What you are asked to do:
Your answer should consist solely of the lines from the first line of the data through the line with "genus: Tayassu", each reproduced exactly.
Source data: Begin
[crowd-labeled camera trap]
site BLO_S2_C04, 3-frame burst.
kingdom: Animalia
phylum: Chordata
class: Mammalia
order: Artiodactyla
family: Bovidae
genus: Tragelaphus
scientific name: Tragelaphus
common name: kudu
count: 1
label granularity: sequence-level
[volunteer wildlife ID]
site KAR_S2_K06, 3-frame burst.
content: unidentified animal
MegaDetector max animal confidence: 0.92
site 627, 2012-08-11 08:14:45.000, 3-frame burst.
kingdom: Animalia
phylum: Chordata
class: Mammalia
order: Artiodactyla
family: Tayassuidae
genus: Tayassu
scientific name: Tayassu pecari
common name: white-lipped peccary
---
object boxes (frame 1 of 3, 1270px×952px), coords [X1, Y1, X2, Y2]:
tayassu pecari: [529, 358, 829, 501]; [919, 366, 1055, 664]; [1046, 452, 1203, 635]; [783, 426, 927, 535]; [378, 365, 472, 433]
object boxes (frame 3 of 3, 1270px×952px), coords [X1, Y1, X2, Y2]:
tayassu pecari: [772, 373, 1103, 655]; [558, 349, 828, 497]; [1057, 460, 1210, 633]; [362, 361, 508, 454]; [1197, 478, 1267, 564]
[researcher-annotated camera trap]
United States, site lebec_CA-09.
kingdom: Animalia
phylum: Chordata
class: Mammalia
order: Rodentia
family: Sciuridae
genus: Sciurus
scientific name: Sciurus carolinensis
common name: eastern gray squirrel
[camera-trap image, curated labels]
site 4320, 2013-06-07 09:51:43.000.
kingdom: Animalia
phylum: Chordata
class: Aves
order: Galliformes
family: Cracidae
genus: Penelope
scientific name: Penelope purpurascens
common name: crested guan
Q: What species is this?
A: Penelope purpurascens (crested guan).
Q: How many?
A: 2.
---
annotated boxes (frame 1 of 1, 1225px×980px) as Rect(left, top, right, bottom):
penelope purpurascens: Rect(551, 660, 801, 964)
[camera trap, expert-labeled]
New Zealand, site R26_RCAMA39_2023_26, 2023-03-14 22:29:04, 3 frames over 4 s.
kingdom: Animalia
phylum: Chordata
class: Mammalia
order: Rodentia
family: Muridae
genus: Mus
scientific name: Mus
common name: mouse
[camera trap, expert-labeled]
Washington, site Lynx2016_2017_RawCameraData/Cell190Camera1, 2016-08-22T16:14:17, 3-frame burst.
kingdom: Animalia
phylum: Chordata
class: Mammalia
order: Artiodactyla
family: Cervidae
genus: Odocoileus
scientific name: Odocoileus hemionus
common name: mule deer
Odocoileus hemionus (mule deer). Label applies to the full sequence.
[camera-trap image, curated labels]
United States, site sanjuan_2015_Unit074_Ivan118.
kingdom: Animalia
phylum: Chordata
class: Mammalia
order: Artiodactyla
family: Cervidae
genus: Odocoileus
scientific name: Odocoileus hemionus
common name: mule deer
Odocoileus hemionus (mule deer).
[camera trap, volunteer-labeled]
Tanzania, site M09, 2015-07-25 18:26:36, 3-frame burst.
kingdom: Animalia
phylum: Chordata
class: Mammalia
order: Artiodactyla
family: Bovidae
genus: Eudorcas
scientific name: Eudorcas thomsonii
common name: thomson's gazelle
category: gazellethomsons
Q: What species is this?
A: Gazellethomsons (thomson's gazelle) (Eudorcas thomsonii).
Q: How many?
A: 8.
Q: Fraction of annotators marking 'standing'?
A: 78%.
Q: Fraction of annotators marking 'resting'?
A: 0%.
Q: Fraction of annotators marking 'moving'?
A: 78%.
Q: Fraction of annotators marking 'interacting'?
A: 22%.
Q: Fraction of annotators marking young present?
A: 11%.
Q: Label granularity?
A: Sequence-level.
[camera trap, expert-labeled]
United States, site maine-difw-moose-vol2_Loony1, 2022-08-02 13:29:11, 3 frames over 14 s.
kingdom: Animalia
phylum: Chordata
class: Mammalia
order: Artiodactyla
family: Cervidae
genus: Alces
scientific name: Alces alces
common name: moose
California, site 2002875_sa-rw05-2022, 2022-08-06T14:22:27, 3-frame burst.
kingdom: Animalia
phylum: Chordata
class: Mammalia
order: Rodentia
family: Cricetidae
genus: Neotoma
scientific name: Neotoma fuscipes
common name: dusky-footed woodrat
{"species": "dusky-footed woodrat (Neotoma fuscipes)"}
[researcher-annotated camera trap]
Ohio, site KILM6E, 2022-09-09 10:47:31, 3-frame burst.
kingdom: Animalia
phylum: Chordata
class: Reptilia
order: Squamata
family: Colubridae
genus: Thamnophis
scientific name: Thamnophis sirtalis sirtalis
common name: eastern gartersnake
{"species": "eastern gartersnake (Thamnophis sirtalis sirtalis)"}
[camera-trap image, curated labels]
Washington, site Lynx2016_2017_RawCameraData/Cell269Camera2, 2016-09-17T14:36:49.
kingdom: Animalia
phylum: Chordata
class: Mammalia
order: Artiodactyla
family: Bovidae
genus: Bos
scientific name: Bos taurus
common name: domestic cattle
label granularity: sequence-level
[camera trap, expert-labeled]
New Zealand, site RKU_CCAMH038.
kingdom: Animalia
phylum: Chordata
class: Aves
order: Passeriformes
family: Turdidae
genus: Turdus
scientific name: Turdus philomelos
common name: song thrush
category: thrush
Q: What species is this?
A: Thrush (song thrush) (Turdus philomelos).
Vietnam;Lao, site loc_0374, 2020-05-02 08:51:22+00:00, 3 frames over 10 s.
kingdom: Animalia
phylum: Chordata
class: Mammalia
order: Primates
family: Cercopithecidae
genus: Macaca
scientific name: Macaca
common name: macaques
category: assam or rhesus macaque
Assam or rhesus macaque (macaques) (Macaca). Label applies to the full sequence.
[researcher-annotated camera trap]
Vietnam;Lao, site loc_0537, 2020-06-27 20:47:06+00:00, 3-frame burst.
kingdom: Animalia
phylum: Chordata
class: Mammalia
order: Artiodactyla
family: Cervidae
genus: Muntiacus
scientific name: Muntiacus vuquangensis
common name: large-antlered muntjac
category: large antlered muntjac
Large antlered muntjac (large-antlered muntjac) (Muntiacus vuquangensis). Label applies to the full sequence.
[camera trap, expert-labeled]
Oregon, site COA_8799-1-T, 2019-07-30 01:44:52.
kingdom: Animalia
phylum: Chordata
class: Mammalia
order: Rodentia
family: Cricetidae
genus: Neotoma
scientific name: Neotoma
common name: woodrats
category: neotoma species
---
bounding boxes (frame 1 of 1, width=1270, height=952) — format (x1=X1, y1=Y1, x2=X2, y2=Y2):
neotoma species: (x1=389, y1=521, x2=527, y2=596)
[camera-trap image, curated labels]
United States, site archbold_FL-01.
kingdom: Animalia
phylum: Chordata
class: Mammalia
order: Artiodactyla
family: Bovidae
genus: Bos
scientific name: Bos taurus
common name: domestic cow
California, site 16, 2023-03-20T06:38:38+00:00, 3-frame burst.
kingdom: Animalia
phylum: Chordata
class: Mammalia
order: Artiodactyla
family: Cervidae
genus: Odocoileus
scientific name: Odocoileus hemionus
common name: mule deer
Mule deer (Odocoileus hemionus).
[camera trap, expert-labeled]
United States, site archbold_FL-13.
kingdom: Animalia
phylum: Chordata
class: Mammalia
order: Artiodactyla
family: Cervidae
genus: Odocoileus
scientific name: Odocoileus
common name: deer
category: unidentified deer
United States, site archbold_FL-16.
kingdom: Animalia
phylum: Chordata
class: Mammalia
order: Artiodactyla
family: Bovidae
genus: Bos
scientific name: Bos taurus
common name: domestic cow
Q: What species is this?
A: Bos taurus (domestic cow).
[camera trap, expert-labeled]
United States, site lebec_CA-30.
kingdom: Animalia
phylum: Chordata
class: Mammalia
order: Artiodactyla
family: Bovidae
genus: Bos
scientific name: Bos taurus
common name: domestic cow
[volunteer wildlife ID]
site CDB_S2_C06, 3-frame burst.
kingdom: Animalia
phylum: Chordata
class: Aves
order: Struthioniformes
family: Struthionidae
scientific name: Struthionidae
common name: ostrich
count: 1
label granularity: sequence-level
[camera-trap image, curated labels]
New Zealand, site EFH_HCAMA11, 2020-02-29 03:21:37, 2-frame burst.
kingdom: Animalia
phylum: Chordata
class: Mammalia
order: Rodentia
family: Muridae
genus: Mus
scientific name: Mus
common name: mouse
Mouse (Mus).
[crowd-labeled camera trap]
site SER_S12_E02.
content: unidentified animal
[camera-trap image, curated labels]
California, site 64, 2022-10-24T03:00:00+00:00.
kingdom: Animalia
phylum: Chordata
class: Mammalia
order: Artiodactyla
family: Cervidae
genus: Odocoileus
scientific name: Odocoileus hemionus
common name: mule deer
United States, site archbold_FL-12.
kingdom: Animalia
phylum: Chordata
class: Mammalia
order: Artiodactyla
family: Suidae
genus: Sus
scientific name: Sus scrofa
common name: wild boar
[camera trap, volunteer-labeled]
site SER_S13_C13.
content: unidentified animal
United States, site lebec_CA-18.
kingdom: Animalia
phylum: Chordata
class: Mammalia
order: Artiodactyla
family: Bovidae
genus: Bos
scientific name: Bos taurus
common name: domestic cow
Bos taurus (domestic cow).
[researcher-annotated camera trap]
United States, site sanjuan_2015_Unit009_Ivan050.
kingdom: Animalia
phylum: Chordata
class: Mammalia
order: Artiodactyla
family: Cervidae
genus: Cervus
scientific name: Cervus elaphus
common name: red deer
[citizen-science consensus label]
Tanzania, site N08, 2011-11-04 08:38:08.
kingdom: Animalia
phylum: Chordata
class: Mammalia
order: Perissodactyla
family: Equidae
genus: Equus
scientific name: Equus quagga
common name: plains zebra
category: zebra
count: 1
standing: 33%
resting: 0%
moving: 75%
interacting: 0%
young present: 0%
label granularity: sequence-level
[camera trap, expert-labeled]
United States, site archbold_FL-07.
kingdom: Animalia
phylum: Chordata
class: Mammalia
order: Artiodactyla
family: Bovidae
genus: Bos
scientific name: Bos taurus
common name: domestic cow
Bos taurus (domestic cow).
Source data: End
Completed exercise:
[crowd-labeled camera trap]
site BLO_S2_C04, 3-frame burst.
kingdom: Animalia
phylum: Chordata
class: Mammalia
order: Artiodactyla
family: Bovidae
genus: Tragelaphus
scientific name: Tragelaphus
common name: kudu
count: 1
label granularity: sequence-level
[volunteer wildlife ID]
site KAR_S2_K06, 3-frame burst.
content: unidentified animal
MegaDetector max animal confidence: 0.92
site 627, 2012-08-11 08:14:45.000, 3-frame burst.
kingdom: Animalia
phylum: Chordata
class: Mammalia
order: Artiodactyla
family: Tayassuidae
genus: Tayassu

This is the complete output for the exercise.